On Jul. 27, OFAC announced a settlement agreement with Singapore-based CSE TransTel Pte. Ltd., which agreed to pay over $12 million to resolve allegations that it had violated the Iran sanctions by originating over 100 wire transfers from a U.S. dollar-denominated account to various third parties for services provided in support of Iranian oil and gas projects. OFAC alleged that these wire transfers were processed through the United States, causing both U.S. and non-U.S. financial institutions to inadvertently violate the Iranian sanctions.

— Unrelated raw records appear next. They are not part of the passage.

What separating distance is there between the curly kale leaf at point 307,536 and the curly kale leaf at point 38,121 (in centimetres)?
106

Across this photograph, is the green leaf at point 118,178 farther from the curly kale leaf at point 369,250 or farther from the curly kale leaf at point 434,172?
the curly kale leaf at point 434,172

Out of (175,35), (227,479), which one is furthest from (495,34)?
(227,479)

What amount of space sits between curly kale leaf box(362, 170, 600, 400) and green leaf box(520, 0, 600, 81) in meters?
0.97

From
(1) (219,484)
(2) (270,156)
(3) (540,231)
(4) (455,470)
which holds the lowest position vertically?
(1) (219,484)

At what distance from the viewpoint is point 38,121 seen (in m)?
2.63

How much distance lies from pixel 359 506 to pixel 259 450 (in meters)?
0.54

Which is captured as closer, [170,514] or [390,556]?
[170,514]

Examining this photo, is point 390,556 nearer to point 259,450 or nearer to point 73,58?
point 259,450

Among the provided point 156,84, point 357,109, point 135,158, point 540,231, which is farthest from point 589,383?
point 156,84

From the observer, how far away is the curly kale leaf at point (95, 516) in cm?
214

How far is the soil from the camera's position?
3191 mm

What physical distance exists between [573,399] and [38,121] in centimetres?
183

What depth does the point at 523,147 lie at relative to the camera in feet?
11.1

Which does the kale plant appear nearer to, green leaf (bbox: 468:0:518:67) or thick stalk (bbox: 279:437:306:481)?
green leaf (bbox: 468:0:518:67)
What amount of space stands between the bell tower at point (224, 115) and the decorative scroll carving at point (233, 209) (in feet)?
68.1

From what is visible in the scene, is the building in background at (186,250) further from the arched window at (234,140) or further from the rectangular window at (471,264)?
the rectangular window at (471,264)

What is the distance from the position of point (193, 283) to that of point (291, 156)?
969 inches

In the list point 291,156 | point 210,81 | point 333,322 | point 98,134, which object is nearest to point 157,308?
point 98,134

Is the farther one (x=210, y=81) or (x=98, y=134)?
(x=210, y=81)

The TransTel settlement marked the first time that OFAC has brought an enforcement action against a non-U.S., nonfinancial entity for causing violations of the Iran sanctions (and underscores OFAC’s expansive view of its extraterritorial jurisdiction). In addition, the settlement highlights the risk to non-U.S. entities of conducting transactions involving sanctioned countries in U.S. dollars, which are routinely cleared through correspondent accounts located in the United States or accounts at non-U.S. branches of U.S. financial institutions.
The past 12 months have been an extraordinarily active period and, given recent international developments, the pace of change for U.S. sanctions policy is unlikely to slow in the foreseeable future. Further changes to country-based sanctions programs reportedly are under consideration, and sources have reported that OFAC currently is negotiating a potential multimillion-dollar settlement with Zimbabwean bank CBZ Bank.7 For these reasons, monitoring developments in U.S. sanctions policy and enforcement has never been more important.